LSE students are facing disciplinary action after participating in a Nazi-themed drinking game during the Athletics Union’s ski trip, held at a French mountain-side resort in December 2011. Later in the night, two students were involved in an altercation, one of whom sustained a broken nose from the incident.
‘Nazi Ring of Fire’ involved arranging cards on the table in the shape of a Swastika, and required players to “Salute the Fuhrer.”
A video featuring students making antisemitic comments was uploaded to Facebook, but has since been removed.
“LSE Students’ Union Jewish Society (J-Soc) and the Union of Jewish Students (UJS) are appalled by a reported antisemitic assault that occurred after a Jewish student objected to a Nazi-themed drinking game, that was being played by his fellow students on a recent LSE Ski Trip in France. Nazi glorification and antisemitism have no place in our universities, which should remain safe spaces for all students,” said Jay Stoll, president of the LSE Students’ Union’s Jewish Society. “There is simply no context for what has happened here. Those who believe the game was all in good humour need to realize that when a Jewish student is subject to violence and the Nazi ideology glorified it is no joke but a spiteful, collective attack on a community.”
Stoll added: “This incident highlights the worrying trends of contemporary antisemitism, but beyond all else indicates a depressing lack of education from students of an esteemed institution.”
Alex Peters-Day, General Secretary of the LSE Students’ Union, said: “The Students’ Union does not tolerate any form of discrimination in any of its activities. A ‘drinking game’ with a Nazi theme could not be further from our values and we condemn the actions of those who participated in it. We have a zero tolerance approach to antisemitism at LSESU and after consultation with LSE, the Union of Jewish Students, the LSE Jewish Society and the LSE Athletics Union, we are all in agreement that the students involved in this incident should face disciplinary action. This action is on-going but we can say that the outcomes will likely involve an educational element alongside any punitive sanctions.”
“Although extremely rare, we want to prevent an incident like this happening again in the future. We will work with all sections of the student community to expand on our current processes, training, and policies,” added Peters-Day.
Brendan Mycock, President of the LSE Athletics Union, said: “The Athletics Union strongly condemns the actions taken by a small group of individuals on the Ski trip to Val D’iserre [sic: D’isere] in December of 2011. The Athletics Union prides itself on our open and tolerant nature and behaviour of this sort is not acceptable and is not an accurate representation of the behaviour we uphold ourselves to. Being in the Athletics Union is about being a team, behaving with respect to our team-mates and Athletics Union peers and representing our Union and our University.”
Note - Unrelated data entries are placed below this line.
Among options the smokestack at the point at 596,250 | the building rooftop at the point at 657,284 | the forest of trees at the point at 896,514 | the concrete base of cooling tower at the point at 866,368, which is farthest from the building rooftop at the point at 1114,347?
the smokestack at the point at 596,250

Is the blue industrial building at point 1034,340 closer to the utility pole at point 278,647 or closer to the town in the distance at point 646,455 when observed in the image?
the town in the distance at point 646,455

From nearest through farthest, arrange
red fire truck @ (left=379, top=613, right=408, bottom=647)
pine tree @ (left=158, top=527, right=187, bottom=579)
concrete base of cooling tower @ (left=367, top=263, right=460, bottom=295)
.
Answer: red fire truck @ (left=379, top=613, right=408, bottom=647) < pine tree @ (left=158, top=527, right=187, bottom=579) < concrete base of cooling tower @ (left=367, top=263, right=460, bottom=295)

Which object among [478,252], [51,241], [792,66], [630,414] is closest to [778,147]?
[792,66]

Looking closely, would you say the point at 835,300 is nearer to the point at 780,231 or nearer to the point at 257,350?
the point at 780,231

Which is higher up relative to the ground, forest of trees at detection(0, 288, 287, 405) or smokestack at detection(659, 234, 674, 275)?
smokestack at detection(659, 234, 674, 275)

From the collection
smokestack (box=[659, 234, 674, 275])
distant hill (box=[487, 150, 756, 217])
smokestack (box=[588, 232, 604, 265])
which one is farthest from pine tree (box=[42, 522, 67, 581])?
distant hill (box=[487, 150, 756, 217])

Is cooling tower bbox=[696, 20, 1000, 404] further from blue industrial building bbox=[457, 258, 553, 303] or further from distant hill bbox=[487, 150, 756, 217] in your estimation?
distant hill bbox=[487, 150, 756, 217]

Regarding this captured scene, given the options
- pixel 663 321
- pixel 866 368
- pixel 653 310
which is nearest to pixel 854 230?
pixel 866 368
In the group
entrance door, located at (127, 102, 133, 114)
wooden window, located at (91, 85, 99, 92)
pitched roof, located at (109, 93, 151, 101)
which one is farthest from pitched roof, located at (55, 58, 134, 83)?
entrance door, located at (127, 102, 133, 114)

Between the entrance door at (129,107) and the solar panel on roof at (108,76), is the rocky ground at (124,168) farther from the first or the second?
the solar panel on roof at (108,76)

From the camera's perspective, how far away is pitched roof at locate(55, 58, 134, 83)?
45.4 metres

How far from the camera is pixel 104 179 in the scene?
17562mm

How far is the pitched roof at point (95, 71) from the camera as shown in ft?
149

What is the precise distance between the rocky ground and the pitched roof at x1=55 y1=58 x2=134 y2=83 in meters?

“All forms of discrimination, in this case antisemitism, should be widely condemned and seen as a timely reminder of our responsibilities both in the AU and wider society. The two are not mutually distinct. We will work with the School and the SU to ensure we reach a resolution on this and ensure that the Athletics Union remains a place that students can freely play sport and socialise with others, free from discrimination or intolerance,” Mycock added.
According to a statement released by the LSE, “These are disturbing allegations relating to events which took place on a foreign trip organised by the Students’ Union. Both the SU and LSE are investigating these events and are prepared to take disciplinary action if the allegations are shown to be true.”
“Students must abide by clear standards of behaviour set by both LSE and the SU and breaches of those standards are taken very seriously. We do not tolerate anti-semitism or any other form of racism.”
The Jewish Society and the Union of Jewish Students are currently working with the LSE and the Students’ Union to ensure that the issue is fully investigated, and that the individuals involved are held responsible for their actions.
This incident is the latest in a series of antisemitic incidents at British universities. Last November, four of the most senior members of the Oxford University Conservative Association (OUCA) resigned after accusing other members of engaging in antisemitic behaviour, including singing a Nazi-themed song.